Howard Cox, founder of FairFuelUK, said: ‘Surely such speeding offences are not increasing at the same rate, so why are police taking advantage of drivers? Simple, they are pure cash cows.’
Eight Ndors courses, including speed awareness, motorway awareness and ‘safe and considerate’ driving schemes, are provided by private firms on behalf of the police.
An investigation has revealed a surge in the number of motorists (pictured, stock photo) who have paid to attend a course rather than incur a fine or points on their licence
They are offered to drivers who commit a minor offence as an alternative to penalty points and a fine. Drivers cannot attend more than one course within three years. Steve Gooding, of the RAC Foundation, expressed support for the courses but stressed more needs to be done to educate drivers who commit more serious crimes.
He said: ‘As many as one in four drivers has now been sent back to the classroom for breaking road traffic law.

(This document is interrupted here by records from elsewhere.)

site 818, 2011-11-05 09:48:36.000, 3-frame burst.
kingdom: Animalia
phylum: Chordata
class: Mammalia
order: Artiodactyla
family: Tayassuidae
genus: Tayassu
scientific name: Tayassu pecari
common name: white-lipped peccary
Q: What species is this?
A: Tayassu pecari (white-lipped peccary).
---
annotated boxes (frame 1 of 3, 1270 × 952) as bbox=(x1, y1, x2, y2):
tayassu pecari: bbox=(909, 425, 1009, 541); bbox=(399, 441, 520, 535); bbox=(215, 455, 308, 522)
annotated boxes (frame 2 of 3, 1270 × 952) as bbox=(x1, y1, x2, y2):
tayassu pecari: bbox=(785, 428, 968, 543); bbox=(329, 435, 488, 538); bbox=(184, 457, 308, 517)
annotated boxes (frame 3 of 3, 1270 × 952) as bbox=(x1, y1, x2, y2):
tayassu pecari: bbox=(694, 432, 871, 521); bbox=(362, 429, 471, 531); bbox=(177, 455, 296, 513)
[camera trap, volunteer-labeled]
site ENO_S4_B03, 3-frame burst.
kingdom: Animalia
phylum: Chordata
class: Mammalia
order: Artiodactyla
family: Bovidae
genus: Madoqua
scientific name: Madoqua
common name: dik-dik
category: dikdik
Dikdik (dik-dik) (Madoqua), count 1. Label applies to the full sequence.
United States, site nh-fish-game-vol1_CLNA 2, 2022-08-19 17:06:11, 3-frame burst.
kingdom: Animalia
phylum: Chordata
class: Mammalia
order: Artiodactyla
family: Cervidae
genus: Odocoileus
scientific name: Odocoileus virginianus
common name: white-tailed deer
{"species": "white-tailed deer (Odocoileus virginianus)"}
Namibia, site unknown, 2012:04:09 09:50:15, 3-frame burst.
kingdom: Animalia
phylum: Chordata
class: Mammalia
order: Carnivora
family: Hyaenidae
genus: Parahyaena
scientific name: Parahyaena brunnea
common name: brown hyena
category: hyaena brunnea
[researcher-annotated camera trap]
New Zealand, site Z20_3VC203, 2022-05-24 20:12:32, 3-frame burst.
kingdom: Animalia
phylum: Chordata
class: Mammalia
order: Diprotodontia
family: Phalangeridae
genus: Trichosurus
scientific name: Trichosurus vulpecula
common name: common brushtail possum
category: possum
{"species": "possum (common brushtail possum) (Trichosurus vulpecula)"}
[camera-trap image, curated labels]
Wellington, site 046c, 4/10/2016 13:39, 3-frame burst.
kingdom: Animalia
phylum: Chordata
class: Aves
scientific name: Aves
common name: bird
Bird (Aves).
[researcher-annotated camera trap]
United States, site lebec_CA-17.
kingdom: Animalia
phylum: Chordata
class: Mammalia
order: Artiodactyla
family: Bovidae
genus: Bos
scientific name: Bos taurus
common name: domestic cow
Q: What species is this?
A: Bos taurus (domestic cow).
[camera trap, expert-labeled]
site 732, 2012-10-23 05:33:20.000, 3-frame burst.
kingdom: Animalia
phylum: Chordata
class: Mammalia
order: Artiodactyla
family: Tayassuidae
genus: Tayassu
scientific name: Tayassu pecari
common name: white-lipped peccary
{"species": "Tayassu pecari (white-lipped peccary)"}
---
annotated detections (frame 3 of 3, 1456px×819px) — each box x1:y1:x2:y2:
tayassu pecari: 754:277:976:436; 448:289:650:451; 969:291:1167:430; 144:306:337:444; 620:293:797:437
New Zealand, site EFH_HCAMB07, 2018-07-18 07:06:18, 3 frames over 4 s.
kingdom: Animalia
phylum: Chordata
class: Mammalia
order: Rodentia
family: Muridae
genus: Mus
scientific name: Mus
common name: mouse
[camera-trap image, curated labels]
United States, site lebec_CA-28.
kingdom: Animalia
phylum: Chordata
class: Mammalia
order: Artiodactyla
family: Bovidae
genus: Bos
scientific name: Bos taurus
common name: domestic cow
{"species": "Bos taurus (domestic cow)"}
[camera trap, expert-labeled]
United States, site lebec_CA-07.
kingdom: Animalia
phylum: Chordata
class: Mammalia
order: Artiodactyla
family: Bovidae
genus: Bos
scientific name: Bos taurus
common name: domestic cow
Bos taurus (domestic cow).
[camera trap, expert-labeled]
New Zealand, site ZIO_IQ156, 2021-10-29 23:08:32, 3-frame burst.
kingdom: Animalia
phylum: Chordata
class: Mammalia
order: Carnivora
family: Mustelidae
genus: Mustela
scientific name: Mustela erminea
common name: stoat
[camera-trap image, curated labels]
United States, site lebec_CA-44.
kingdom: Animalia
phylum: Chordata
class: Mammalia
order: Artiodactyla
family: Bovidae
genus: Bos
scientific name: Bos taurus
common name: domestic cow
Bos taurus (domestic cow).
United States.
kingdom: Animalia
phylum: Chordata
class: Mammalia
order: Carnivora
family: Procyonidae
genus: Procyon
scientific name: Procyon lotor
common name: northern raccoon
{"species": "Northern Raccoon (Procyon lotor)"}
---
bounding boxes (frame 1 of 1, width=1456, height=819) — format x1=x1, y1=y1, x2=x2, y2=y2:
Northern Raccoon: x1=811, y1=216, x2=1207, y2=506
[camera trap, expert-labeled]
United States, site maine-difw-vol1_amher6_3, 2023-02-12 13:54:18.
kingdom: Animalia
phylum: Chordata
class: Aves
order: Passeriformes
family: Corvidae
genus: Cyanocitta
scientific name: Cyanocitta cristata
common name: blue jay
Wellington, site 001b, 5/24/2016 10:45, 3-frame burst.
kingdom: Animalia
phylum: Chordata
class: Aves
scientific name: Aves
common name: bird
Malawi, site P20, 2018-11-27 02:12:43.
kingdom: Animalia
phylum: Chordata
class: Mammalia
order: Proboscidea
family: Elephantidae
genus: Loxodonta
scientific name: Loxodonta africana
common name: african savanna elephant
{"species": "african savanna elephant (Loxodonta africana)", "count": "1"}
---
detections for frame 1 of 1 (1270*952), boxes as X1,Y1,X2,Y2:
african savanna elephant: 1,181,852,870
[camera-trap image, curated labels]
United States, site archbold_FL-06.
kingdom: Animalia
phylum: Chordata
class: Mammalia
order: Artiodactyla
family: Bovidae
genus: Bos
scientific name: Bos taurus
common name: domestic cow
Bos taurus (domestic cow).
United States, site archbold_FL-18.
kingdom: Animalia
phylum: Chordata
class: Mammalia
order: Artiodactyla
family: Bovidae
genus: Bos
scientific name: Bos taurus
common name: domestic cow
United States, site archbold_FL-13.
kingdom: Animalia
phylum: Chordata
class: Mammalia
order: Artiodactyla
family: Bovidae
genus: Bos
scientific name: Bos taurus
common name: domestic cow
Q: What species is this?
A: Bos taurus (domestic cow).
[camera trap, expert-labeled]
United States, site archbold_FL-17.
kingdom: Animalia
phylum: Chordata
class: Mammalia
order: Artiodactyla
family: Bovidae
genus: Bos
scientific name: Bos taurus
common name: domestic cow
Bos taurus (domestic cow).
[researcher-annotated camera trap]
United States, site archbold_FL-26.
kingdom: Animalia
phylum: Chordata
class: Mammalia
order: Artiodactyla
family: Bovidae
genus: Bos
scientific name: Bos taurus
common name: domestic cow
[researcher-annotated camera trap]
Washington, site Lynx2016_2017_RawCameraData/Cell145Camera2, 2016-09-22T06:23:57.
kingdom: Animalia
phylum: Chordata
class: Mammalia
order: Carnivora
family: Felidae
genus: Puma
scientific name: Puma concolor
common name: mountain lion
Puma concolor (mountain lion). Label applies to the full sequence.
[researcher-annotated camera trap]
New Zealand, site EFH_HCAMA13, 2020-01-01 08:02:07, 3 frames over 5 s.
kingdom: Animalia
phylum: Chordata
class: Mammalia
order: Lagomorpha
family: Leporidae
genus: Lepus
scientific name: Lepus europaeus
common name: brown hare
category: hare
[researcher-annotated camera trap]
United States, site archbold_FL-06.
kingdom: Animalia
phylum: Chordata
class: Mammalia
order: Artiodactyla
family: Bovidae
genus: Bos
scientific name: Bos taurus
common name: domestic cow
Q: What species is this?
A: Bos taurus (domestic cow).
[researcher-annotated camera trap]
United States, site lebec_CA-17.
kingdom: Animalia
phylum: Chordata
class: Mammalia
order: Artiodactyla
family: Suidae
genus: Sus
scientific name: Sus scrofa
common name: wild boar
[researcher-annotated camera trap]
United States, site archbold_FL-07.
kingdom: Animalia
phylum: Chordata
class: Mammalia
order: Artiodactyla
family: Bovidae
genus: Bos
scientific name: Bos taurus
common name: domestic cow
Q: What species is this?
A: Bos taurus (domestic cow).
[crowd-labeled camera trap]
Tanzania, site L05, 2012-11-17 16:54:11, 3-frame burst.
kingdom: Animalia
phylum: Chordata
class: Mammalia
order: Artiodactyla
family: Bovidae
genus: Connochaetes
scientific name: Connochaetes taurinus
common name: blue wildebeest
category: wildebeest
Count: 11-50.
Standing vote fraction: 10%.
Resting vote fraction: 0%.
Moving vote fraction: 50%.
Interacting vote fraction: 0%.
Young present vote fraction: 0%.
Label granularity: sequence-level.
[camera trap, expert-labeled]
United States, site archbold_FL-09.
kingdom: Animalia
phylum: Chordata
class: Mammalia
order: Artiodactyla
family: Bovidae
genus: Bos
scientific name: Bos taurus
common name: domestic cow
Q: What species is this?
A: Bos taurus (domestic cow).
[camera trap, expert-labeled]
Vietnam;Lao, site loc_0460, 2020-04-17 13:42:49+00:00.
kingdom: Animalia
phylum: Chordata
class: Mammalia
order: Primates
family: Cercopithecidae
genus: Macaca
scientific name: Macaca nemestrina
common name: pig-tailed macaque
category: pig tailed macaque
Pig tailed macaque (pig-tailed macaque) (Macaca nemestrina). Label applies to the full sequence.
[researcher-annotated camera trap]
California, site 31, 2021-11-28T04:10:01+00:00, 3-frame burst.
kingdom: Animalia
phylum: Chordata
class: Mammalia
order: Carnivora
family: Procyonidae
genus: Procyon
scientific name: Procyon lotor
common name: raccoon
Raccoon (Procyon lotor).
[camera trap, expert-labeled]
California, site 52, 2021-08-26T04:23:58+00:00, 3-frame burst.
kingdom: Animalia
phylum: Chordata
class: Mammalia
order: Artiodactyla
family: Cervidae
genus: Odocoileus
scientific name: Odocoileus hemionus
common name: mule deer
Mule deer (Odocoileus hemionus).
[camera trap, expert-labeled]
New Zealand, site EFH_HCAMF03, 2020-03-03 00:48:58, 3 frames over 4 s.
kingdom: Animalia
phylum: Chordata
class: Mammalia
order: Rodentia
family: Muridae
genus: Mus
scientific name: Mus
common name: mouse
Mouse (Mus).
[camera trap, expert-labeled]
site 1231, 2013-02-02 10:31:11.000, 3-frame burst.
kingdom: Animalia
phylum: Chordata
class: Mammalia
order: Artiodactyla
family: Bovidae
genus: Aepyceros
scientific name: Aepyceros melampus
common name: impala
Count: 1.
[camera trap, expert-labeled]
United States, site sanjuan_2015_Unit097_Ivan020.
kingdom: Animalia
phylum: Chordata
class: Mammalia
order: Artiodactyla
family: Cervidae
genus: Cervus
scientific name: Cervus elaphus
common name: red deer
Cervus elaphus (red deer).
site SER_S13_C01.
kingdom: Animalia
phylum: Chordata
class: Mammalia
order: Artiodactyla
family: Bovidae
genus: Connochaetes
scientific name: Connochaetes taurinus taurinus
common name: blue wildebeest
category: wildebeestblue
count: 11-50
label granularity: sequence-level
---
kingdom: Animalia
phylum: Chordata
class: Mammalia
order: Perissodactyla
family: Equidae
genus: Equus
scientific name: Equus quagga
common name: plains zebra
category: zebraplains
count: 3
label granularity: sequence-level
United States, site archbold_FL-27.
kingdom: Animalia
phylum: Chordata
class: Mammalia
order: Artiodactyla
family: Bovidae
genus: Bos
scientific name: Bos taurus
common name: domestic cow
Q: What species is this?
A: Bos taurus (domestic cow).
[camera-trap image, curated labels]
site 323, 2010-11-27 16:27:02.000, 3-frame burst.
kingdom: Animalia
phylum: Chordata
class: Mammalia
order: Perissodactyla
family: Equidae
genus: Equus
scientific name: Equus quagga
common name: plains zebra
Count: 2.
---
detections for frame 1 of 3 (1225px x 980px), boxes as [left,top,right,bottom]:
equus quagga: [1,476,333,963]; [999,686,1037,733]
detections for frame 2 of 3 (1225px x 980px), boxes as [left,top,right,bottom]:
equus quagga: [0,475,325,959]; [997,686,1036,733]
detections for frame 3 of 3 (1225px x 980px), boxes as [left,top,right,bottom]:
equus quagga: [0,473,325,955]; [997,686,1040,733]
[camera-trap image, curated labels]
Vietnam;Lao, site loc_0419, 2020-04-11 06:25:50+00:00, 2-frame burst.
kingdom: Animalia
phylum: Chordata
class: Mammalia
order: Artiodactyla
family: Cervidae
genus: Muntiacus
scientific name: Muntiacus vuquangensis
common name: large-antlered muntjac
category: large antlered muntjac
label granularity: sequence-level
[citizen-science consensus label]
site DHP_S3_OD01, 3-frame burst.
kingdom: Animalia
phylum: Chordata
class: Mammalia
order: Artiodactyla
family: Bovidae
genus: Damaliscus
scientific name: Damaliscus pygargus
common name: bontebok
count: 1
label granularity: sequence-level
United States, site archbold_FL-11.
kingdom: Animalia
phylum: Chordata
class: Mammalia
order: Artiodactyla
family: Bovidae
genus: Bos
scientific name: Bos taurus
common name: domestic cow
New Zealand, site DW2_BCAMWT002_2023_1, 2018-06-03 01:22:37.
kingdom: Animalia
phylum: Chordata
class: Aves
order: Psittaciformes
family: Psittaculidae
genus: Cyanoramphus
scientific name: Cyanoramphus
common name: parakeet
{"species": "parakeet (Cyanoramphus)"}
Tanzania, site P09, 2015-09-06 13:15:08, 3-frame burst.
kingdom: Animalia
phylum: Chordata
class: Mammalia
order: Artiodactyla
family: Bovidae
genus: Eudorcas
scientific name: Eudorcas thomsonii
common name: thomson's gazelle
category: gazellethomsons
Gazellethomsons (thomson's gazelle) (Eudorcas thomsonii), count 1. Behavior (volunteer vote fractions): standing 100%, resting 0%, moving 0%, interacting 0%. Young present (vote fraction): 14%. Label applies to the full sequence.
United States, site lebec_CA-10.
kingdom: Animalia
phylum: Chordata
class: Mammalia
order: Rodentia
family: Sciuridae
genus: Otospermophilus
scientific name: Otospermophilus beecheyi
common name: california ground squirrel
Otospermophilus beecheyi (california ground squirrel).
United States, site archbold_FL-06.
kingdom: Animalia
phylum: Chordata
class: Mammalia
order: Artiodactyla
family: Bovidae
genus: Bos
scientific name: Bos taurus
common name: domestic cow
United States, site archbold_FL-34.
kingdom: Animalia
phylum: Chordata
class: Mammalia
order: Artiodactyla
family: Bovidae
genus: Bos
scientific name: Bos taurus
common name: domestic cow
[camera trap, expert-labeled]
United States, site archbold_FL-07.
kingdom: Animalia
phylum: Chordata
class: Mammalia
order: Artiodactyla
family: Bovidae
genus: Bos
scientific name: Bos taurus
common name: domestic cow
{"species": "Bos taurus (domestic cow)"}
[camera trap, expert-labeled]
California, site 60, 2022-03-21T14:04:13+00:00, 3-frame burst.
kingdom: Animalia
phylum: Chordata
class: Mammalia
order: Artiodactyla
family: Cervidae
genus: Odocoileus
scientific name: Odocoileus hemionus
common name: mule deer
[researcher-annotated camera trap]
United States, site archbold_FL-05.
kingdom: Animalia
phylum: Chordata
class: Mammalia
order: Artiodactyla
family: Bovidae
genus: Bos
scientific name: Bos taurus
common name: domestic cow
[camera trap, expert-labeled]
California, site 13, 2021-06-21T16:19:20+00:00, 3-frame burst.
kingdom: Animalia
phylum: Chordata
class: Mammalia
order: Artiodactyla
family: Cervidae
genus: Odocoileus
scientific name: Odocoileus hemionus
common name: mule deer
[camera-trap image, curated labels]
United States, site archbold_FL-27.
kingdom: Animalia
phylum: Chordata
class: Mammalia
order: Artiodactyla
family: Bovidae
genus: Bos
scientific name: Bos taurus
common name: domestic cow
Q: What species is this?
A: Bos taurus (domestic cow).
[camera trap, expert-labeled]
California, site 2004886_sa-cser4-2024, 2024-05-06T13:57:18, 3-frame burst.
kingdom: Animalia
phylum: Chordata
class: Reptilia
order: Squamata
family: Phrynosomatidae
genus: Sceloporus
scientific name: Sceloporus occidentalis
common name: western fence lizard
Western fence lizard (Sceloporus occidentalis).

‘While the logic of sending drivers who commit minor transgressions back to the classroom is clear, it begs the question of what should be done in a similar vein to tutor those found guilty of more serious breaches of the rules of the roads before they injure or kill themselves or others?’
A spokesman for the National Police Chiefs Council, said: ‘More drivers are attending these courses as an alternative to prosecution … [they]are offered to people who commit low-level traffic offences. Police forces do not make money from the courses; they only receive processing costs.’